## What to do
The line containing "Does the image show" marks the start; extract exactly from it through the last line of the entries, and omit any pictures.

## Records to use
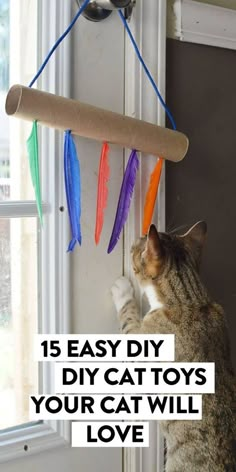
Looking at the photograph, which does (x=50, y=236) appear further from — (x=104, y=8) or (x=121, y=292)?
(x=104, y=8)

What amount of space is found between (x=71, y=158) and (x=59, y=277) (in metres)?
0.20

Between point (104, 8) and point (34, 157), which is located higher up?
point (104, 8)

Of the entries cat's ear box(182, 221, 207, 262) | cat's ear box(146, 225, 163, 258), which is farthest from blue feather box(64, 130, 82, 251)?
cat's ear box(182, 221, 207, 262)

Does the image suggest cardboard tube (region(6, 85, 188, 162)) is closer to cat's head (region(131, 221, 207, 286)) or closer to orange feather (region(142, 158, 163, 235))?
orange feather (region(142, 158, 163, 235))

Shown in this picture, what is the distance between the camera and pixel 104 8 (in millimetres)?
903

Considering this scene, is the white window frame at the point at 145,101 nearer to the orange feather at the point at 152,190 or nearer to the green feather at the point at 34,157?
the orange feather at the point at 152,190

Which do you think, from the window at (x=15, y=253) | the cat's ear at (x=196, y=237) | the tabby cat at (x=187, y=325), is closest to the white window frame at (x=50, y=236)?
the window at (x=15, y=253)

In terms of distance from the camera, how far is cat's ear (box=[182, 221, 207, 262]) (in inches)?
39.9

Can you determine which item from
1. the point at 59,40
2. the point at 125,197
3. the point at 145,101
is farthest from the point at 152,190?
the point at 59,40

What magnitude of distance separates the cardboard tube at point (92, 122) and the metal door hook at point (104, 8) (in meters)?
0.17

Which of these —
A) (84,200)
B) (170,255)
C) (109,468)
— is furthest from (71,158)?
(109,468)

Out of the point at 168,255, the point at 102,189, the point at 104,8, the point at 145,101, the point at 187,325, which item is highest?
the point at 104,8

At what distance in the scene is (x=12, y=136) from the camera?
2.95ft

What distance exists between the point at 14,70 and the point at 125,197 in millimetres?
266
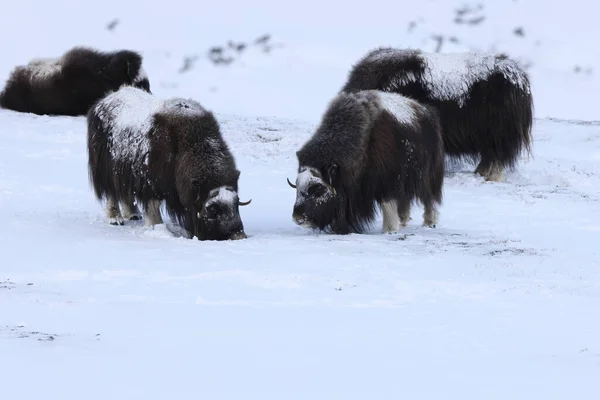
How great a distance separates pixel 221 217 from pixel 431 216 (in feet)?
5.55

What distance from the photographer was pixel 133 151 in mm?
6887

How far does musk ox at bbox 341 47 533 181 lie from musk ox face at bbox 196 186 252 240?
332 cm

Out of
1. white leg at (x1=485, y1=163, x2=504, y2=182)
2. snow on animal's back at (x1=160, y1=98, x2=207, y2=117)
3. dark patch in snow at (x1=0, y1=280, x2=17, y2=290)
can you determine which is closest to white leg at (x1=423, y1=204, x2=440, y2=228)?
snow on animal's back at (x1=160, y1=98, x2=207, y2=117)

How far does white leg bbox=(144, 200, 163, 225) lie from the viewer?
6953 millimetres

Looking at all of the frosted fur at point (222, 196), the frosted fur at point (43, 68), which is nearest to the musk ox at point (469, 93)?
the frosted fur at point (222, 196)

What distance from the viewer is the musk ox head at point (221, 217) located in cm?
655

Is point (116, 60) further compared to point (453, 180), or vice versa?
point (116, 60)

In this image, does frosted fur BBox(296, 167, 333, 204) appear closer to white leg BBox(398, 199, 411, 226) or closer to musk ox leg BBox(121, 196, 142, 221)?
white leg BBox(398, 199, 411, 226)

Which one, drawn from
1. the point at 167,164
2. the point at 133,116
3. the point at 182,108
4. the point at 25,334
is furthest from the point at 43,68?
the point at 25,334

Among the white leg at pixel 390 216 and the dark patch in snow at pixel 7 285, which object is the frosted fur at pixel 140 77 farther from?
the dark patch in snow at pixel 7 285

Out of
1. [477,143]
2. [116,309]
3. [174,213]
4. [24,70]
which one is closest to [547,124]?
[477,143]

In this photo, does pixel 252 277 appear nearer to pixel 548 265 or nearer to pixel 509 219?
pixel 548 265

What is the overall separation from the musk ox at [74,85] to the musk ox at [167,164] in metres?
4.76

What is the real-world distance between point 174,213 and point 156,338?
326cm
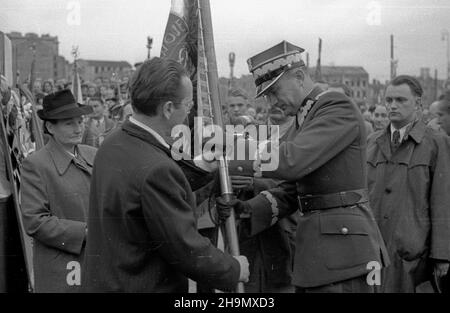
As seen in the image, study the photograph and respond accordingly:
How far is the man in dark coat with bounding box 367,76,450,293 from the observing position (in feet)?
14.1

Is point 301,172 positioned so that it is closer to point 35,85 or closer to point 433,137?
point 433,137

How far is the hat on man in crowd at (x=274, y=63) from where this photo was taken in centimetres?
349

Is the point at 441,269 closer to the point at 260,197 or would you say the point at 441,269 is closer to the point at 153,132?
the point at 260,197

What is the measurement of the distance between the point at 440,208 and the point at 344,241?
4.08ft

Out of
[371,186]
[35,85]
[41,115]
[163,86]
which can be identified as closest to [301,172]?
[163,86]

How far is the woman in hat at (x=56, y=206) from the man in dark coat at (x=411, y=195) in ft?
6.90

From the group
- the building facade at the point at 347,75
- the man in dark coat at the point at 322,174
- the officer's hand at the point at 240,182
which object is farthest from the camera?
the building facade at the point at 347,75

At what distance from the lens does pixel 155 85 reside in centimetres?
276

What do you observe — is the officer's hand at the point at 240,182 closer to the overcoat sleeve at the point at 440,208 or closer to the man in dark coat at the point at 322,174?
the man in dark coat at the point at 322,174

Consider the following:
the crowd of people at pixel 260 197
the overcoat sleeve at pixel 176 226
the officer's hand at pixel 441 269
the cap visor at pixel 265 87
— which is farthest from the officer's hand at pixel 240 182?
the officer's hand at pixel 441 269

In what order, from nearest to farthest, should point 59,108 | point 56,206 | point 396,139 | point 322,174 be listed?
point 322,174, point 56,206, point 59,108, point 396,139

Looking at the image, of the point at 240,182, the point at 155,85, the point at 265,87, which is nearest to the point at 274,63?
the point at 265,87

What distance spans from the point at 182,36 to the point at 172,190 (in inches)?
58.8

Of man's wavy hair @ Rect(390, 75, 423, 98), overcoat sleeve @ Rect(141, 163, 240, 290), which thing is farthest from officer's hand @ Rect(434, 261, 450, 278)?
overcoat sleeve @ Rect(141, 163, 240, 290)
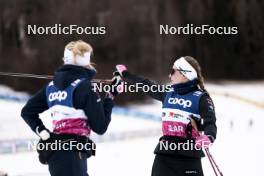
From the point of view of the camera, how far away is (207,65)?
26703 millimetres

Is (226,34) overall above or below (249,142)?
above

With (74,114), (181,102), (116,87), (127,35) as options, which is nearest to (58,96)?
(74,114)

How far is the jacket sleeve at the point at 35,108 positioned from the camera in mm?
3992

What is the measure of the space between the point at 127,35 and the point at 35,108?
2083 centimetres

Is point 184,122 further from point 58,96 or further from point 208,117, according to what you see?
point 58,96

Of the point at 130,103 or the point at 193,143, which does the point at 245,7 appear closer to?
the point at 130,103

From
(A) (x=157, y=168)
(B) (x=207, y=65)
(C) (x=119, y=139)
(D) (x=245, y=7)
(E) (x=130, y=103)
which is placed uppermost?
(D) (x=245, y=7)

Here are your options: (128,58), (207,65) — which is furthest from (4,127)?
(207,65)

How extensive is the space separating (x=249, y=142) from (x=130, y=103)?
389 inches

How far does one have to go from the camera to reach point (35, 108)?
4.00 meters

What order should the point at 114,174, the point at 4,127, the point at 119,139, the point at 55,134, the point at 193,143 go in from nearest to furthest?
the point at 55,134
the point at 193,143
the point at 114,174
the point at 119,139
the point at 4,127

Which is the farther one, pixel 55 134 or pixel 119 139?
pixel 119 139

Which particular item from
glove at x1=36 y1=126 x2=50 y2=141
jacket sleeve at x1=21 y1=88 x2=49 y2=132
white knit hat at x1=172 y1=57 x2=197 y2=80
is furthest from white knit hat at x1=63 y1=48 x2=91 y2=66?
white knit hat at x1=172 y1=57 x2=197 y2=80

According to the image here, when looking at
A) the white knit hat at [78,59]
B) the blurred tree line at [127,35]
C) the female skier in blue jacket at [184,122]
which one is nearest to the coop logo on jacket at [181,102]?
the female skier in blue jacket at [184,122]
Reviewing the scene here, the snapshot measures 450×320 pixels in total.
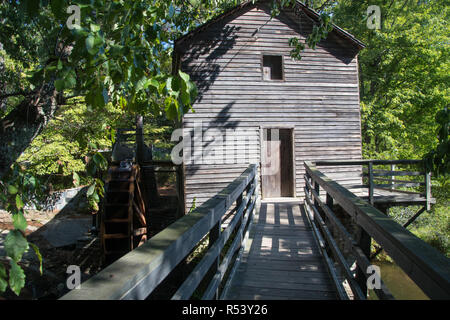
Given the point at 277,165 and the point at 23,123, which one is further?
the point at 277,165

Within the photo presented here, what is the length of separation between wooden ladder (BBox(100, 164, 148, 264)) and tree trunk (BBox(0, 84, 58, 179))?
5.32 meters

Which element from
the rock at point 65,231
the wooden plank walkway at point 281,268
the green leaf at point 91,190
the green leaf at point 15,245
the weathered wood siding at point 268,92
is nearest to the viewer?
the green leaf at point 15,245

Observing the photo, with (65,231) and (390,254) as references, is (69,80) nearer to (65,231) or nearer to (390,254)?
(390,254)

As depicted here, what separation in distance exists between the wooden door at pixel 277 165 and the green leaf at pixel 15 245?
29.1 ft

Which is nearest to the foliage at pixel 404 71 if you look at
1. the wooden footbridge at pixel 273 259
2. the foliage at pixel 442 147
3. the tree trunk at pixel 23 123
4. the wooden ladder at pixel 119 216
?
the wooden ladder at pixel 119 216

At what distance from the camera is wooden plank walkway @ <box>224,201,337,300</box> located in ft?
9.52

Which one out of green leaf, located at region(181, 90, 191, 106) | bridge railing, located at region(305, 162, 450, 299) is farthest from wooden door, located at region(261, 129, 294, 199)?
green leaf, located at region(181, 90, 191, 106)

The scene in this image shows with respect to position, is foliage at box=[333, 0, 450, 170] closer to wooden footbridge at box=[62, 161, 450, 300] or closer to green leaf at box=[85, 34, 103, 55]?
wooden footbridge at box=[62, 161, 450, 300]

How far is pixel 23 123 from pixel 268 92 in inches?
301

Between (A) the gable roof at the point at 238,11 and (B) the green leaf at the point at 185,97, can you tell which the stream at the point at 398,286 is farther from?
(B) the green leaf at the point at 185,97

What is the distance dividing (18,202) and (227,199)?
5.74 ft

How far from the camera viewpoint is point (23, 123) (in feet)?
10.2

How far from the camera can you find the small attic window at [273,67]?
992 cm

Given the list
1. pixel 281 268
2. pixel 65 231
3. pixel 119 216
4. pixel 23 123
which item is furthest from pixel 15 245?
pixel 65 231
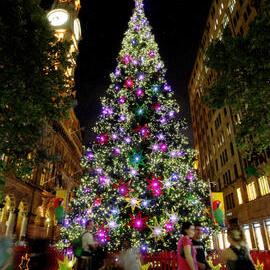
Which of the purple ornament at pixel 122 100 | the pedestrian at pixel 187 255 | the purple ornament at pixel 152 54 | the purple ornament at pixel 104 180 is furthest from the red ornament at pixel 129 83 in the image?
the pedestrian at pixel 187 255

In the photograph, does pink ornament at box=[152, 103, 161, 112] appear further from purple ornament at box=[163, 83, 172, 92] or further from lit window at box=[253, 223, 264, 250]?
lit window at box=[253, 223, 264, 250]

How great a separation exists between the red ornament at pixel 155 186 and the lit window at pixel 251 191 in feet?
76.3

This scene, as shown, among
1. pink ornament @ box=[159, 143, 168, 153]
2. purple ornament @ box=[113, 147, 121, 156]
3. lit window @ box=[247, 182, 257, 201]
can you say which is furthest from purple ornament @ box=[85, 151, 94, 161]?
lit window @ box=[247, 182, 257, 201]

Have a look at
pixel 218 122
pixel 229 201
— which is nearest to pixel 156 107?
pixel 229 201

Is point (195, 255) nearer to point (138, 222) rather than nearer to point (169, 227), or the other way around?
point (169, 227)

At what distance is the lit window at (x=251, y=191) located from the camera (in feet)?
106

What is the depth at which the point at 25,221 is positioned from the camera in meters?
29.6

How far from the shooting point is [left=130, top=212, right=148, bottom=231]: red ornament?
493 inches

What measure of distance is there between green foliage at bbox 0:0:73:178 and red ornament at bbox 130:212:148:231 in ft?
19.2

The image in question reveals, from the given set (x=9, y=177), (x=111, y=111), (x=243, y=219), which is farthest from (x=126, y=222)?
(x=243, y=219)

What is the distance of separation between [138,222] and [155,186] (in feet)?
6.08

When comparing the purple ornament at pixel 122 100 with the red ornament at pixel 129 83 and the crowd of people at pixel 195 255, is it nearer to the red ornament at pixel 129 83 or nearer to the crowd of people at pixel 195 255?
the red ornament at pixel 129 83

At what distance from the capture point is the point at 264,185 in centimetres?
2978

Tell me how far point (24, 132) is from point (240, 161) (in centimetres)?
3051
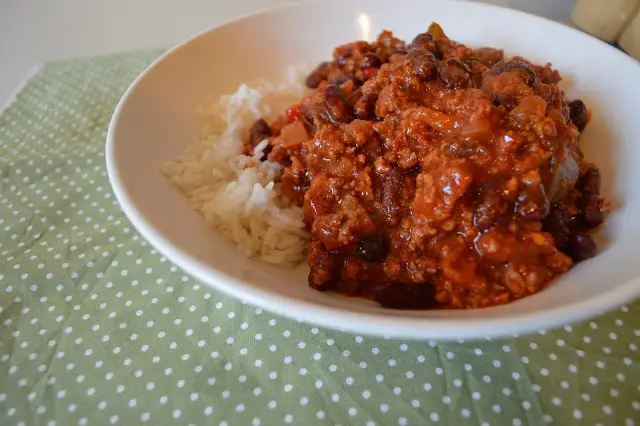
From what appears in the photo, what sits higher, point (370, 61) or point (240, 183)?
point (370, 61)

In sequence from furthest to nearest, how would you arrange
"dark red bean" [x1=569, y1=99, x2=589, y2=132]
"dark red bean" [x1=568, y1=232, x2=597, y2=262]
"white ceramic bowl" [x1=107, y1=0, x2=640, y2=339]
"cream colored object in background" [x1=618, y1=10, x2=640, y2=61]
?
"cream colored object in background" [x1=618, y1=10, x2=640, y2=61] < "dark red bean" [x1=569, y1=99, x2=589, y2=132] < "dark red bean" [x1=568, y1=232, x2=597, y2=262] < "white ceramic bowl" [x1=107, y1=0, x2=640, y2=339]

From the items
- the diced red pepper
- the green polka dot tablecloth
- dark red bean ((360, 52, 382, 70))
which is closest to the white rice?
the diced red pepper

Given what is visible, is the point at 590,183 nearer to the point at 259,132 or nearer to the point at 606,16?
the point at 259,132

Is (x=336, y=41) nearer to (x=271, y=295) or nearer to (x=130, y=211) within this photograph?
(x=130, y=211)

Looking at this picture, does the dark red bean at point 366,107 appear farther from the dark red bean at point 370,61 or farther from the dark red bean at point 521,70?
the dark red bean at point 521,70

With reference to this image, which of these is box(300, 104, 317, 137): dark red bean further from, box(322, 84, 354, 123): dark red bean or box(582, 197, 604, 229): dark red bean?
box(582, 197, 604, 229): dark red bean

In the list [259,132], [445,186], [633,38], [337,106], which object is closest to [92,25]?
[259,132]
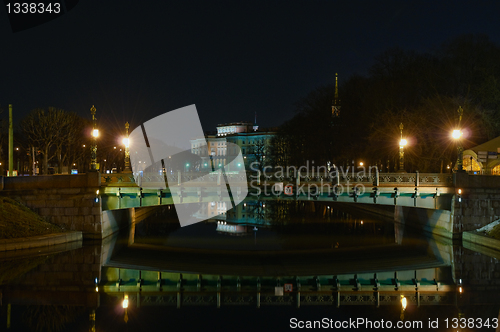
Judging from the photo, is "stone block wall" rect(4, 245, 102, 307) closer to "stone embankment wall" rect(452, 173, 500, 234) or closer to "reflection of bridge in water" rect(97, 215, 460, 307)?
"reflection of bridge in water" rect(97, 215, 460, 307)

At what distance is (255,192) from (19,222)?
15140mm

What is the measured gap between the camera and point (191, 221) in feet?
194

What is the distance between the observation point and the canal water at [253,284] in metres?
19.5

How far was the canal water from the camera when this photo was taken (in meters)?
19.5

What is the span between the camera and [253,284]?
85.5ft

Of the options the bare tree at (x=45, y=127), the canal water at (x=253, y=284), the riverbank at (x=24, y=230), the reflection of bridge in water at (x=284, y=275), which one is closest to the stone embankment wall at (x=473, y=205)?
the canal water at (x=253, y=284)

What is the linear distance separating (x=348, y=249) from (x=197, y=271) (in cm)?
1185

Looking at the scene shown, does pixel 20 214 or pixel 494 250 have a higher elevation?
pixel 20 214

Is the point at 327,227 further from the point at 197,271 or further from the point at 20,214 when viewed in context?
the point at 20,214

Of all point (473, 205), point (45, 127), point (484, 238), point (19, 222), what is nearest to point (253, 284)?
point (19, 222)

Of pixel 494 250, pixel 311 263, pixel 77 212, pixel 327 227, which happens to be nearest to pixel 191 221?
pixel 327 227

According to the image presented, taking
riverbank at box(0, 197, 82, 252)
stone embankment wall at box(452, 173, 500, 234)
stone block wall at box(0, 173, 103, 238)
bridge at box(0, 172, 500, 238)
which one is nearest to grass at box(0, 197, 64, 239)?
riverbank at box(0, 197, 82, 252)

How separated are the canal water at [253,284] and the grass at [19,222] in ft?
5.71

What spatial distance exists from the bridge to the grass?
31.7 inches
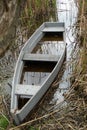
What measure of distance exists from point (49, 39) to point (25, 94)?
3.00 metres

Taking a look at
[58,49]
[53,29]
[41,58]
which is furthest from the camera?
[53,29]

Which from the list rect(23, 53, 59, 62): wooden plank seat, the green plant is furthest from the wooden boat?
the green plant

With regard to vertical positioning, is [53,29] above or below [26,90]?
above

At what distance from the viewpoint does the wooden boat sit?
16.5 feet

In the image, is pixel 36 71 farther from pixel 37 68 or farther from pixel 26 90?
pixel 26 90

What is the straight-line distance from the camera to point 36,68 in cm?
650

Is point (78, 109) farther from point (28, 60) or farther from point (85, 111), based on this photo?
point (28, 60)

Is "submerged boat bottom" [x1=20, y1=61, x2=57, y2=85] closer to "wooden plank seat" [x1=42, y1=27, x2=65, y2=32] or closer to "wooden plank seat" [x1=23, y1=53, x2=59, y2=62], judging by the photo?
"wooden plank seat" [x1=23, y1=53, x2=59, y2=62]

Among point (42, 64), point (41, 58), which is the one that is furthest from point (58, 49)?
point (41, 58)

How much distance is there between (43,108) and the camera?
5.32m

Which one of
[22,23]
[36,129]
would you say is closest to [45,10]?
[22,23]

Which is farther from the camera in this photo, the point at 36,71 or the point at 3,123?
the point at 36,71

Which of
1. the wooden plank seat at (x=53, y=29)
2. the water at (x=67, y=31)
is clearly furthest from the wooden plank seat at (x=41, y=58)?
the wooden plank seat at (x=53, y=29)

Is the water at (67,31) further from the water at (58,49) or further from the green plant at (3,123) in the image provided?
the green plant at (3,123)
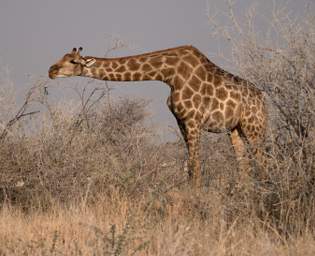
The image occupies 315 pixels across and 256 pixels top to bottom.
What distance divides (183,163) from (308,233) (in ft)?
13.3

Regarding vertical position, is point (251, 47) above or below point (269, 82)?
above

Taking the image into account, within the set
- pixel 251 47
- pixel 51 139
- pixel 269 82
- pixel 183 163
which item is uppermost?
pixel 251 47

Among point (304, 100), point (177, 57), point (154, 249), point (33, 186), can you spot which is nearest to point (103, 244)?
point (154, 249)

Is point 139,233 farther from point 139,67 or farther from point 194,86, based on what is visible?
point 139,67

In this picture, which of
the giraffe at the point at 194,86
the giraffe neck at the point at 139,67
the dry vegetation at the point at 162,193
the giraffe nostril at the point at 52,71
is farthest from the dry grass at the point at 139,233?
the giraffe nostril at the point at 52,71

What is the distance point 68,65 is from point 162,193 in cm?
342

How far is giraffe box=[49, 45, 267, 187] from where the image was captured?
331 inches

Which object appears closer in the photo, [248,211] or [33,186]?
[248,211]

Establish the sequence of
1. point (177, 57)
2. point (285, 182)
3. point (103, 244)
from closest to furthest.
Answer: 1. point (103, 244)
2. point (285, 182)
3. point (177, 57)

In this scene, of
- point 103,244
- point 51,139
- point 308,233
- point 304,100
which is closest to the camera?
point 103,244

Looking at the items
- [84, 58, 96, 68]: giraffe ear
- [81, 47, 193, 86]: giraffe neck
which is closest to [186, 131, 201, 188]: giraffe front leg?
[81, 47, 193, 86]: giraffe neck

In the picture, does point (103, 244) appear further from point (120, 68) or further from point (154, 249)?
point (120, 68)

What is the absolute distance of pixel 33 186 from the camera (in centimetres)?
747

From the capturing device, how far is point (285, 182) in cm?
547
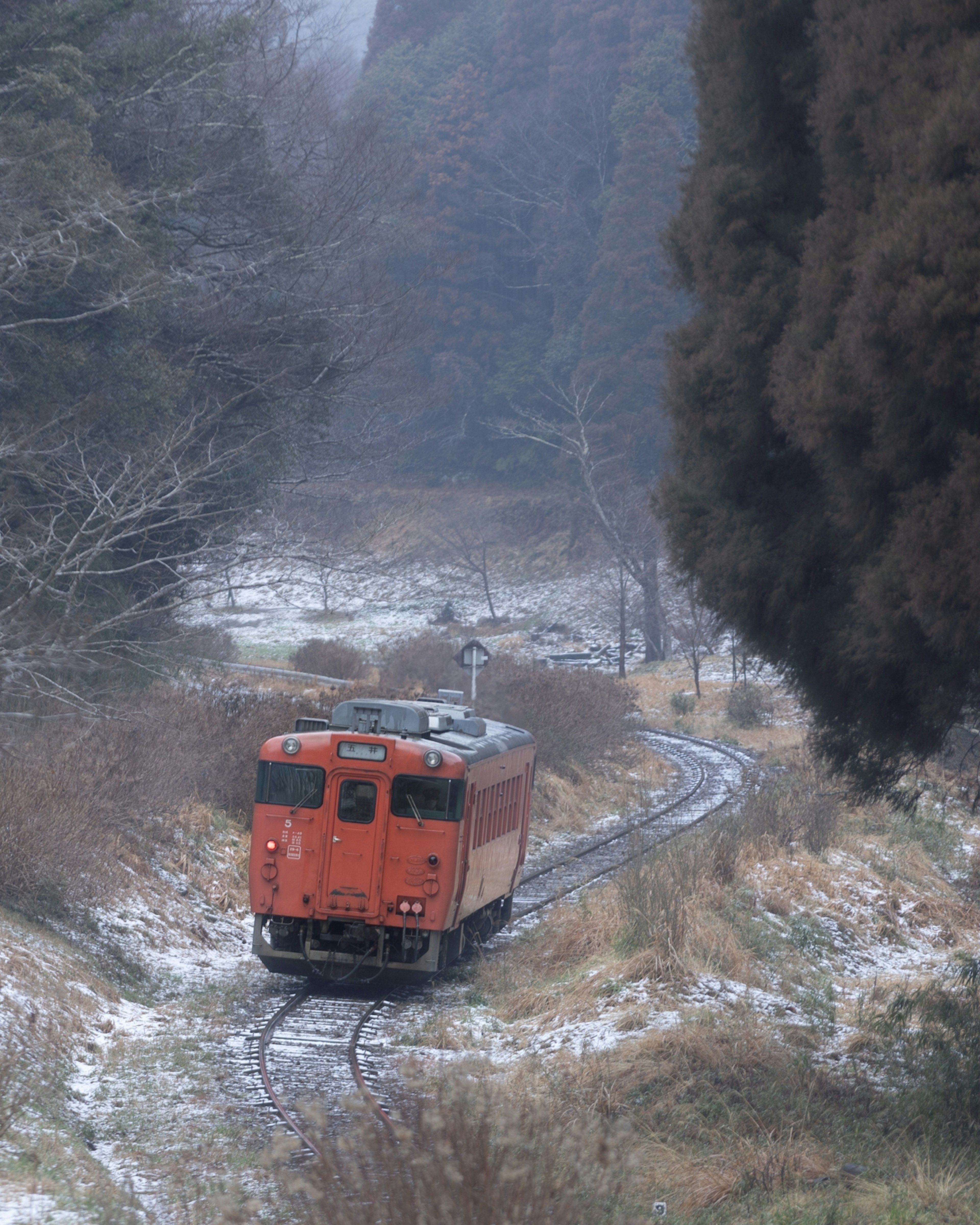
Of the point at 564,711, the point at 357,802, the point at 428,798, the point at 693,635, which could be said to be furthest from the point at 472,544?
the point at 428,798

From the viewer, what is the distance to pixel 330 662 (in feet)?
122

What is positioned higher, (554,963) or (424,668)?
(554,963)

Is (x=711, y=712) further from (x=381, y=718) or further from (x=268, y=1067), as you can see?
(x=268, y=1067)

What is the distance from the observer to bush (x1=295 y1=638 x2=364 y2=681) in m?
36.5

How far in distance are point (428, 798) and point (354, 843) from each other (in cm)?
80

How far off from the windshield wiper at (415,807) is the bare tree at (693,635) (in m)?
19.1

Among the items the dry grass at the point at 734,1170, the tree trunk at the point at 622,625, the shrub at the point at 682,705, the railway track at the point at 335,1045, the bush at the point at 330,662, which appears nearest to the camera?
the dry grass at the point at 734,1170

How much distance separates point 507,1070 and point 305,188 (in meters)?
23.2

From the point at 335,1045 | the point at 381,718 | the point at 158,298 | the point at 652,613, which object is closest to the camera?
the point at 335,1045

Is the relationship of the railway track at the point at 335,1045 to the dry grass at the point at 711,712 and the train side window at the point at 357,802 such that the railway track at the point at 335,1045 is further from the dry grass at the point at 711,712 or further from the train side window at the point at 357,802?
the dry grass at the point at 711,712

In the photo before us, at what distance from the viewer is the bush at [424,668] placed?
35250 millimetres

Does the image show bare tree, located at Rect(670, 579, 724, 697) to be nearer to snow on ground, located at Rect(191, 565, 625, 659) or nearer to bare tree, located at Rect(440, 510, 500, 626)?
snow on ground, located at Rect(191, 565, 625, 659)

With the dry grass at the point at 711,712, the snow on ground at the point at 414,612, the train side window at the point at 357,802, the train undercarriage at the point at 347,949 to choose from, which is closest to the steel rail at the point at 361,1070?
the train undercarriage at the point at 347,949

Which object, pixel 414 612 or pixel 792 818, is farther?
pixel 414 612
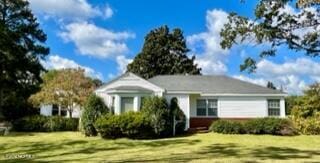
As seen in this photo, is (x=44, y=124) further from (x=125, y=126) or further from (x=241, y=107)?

## Worked solution
Does the image show bare tree, located at Rect(670, 579, 724, 697) to be nearer to snow on ground, located at Rect(191, 565, 625, 659) or nearer to bare tree, located at Rect(440, 510, 500, 626)?
snow on ground, located at Rect(191, 565, 625, 659)

With the dry grass at the point at 711,712, the snow on ground at the point at 414,612, the train side window at the point at 357,802, the train undercarriage at the point at 347,949 to choose from, which is closest to the steel rail at the point at 361,1070?
the train undercarriage at the point at 347,949

Which object, pixel 414 612 or pixel 792 818, is farther?
pixel 414 612
As seen in this photo, is (x=44, y=124) further from (x=125, y=126) or further from (x=241, y=107)?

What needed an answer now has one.